Going back to look for the Soft Light...

• Soft Light is under color -> mixRgb – user2816 Jun 15 '16 at 5:29
• You mean "Color > Mix"? – MicroMachine Jun 15 '16 at 5:41
• mine is named mixRgb , but yes. then you can change it to soft light. – user2816 Jun 15 '16 at 5:43
• Weird in 2.77 is says "Mix". Another idea would be that older node names show up in search results for a little while... :) Thanks root – MicroMachine Jun 15 '16 at 5:51
• @root 'MixRGB' is used for Cycles nodes, probably to distinguish it from the 'Mix Shader' node. 'Mix' is used in the compositor. – Ray Mairlot Jun 15 '16 at 10:26

I think it would be a great idea for the developers of Blender to show these words in search results even if the word is a part of the node (rather than the node's name itself).

You should suggest this to the developers, if enough people find it useful it will have a better chance to be implemented,there is a section in blender about small tasks so that new developers can pick a small task and try to code them to be implemented in blender , yours seem like a good task.
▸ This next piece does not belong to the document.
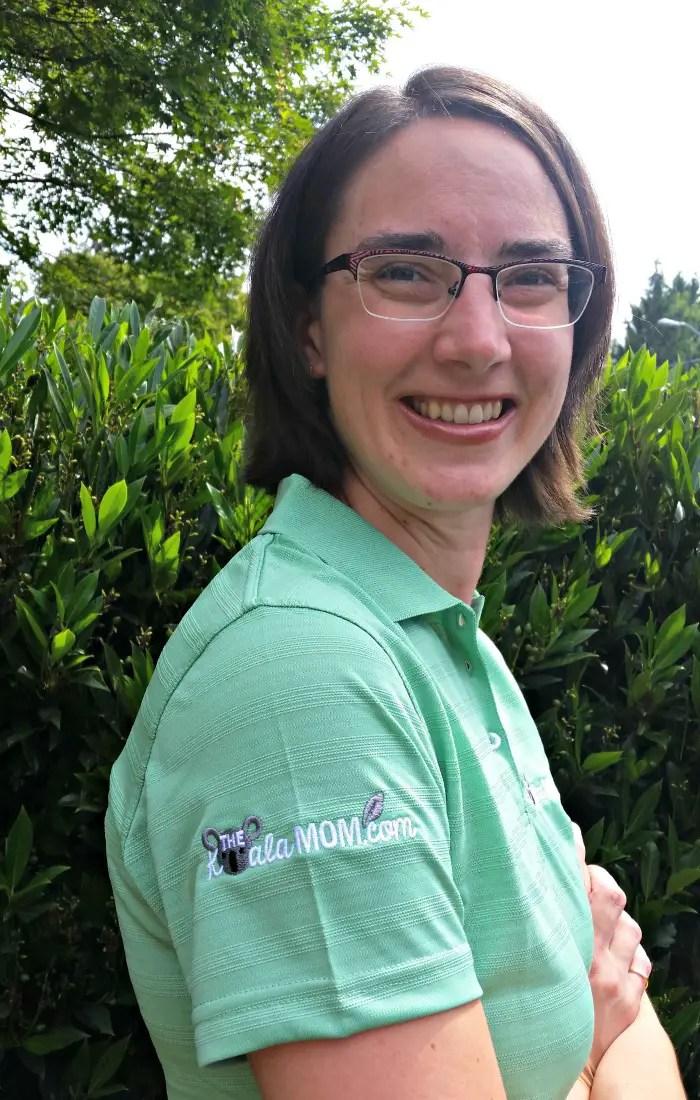 The Koala Mom green polo with a logo in the sleeve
Does anyone know of a way to find where to find certain functions of a node when it doesn't show up in the search results

There aren't many nodes like that that have those kind of sub menus, if you use blender long enough and with practice you will know their location by heart.
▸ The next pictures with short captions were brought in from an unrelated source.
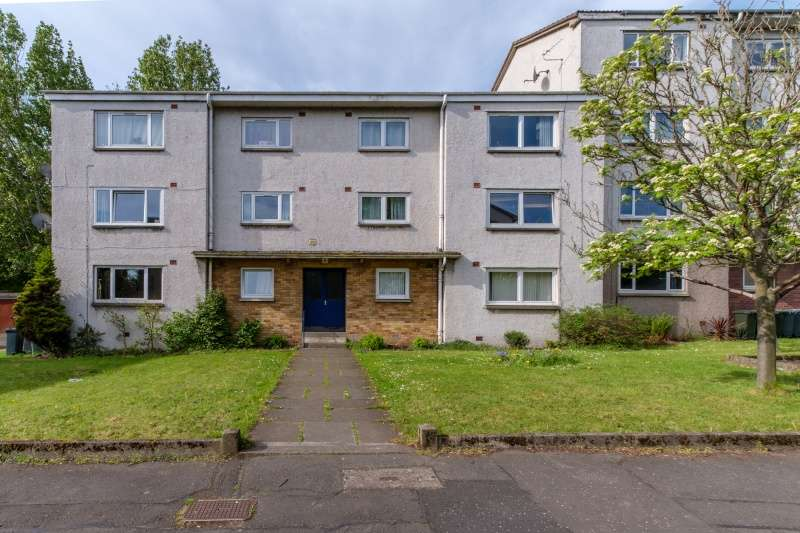 2 Bedrooms Ground Flat for sale in Silverknowes Neuk, Silverknowes, Edinburgh, EH4 5QA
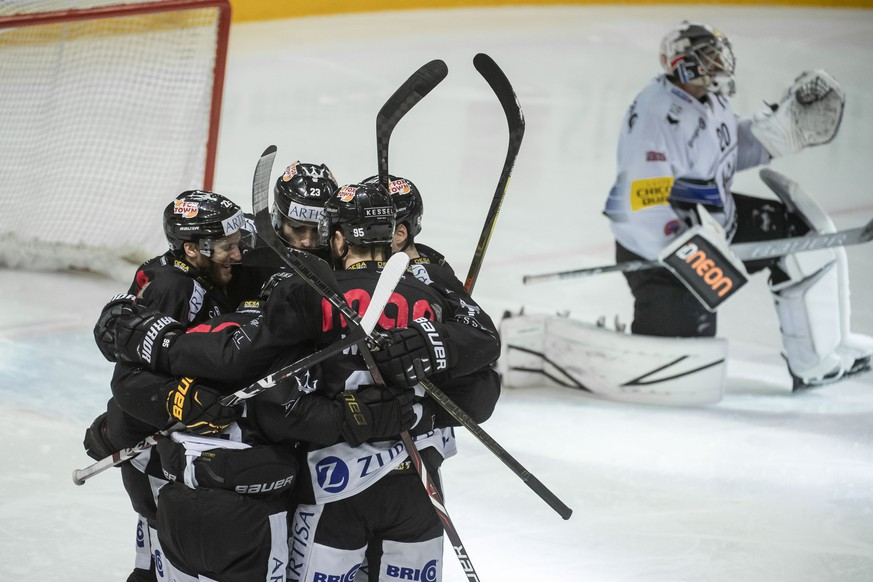 Lugano's player Stefan Ulmer, Lugano's player Giovanni Morini, Lugano's player Thomas Wellinger and Lugano's player Dario Buergler, from left, celebrate the 4-0 goal, during the preliminary round game of National League Swiss Championship between HC Lugano and HC Fribourg-Gotteron, at the ice stadium Corner Arena in Lugano, on Friday, November 23, 2018. (KEYSTONE/Ti-Press/Pablo Gianinazzi)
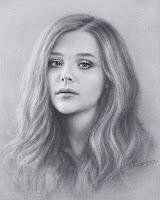 Kuru fırça tekniğiyle çizilmiş siyah-beyaz renkli mutsuz bir bayan portresi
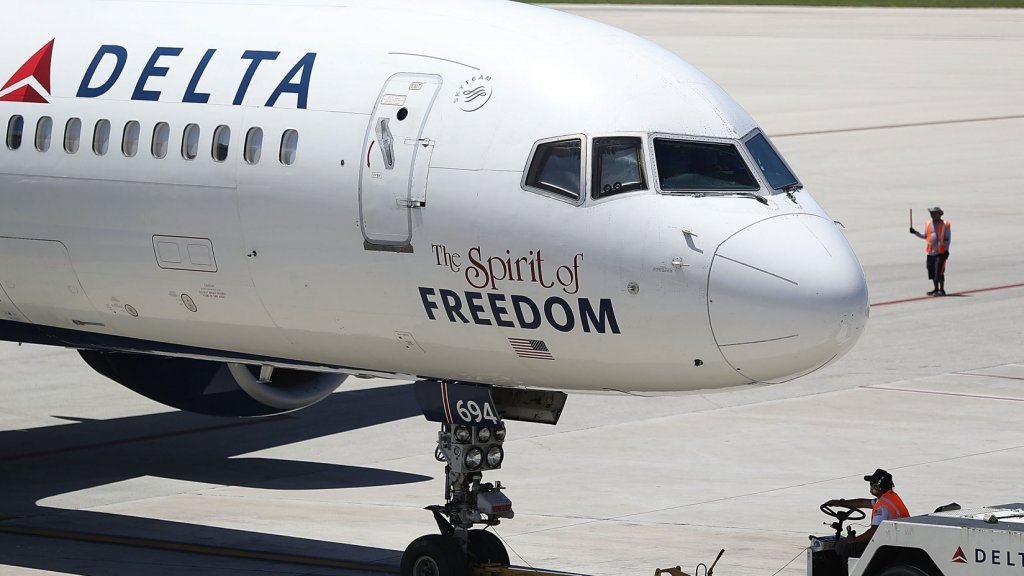Here's the Brilliant Thing Delta Air Lines Now Does to Get Planes Out Faster. It's So Simple. Why Doesn't Every Airline Do It?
to ask for a feature to be implemented in blender , see : Best Place to put Feature Requests?

• thanks! I created an account on developer.blender.org, but I can't understand how to create new tasks... do you know? @root – MicroMachine Jul 13 '16 at 21:38
• I don't think users create tasks but blender developers, for example see how this bug report was turned into a task – user2816 Jul 13 '16 at 21:52

One way to learn more about the active node is to use the python console and type one of the following commands:

# compositor nodes
bpy.context.scene.node_tree.nodes.active.bl_idname
# material nodes
bpy.context.active_object.active_material.node_tree.nodes.active.bl_idname
# texture nodes
bpy.context.active_object.active_material.active_texture.node_tree.nodes.active.bl_idname


Knowing the bl_idname helps you figure out which node type it lives in. Of course, if you already have the node in your tree, you can just duplicate it.
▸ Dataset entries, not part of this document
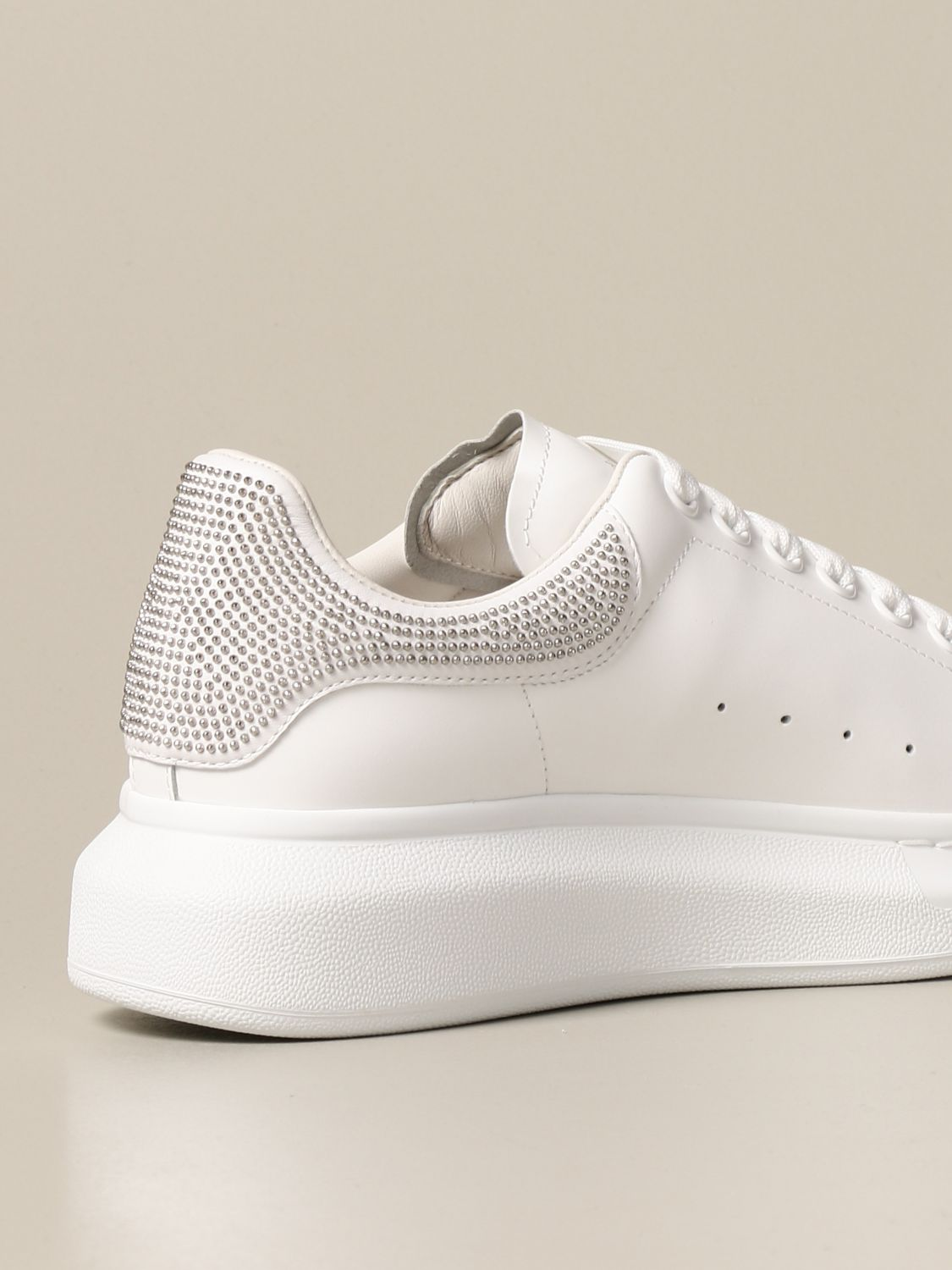 Sneakers Alexander Mcqueen: Alexander McQueen sneakers in leather with micro studs white 3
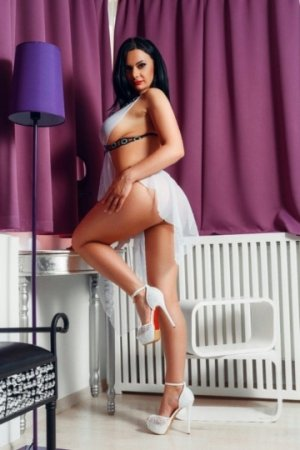 Kimie outcall escorts in Cherry Creek Colorado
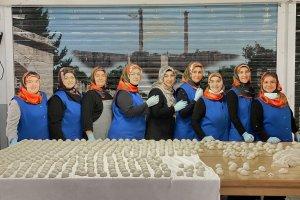 Kadın gönüllüler lahmacun satarak selzedelere destek oldu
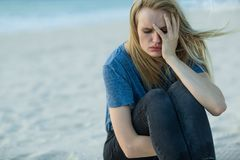 Traurige Frau draußen lizenzfreie stockbilder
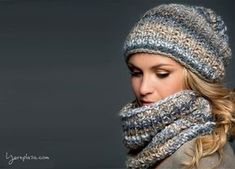 A free knitting pattern of a snood and hat! The best and easiest pattern for knitting a stylish snood scarf and matching hat with Lana Grossa Olympia.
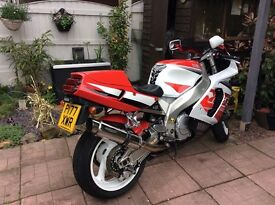 Yamaha yzf 750 r ,great condition,5 valves per cylinder,fully working exup power valve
When figuring it out from a tutorial, you're rather more boned.

I hopped into my copy of the blender source and did a

\$ find . -name locale -prune -o -type f -print0 | xargs -0 grep -i "soft light" | less


and the results included

./intern/cycles/kernel/shaders/node_mix.osl:    if (type == "Soft Light")
./intern/cycles/render/nodes.cpp:       enm.insert("Soft Light", NODE_MIX_SOFT);


The first one is about OSL, but mentions "mix". The second one required me to read the source, but it showed up in a function called mix_type_init(). I checked the Color>MixRGB node and it has a Soft Light option.

Clearly, this is way more of a pain than a regular user can be expected to go through (how many have a clone of the git repo lying around and are either running unix or have cygwin?)

This might actually be an opportunity for an addon which has specific operators for each variant of the node types which (when the addon is enabled) make all those text strings show up in the spacebar menu. Of course, that addon's utility would be related to how often it is updated. If blender invents new node variants and the addon is not updated, that node variant is harder to find.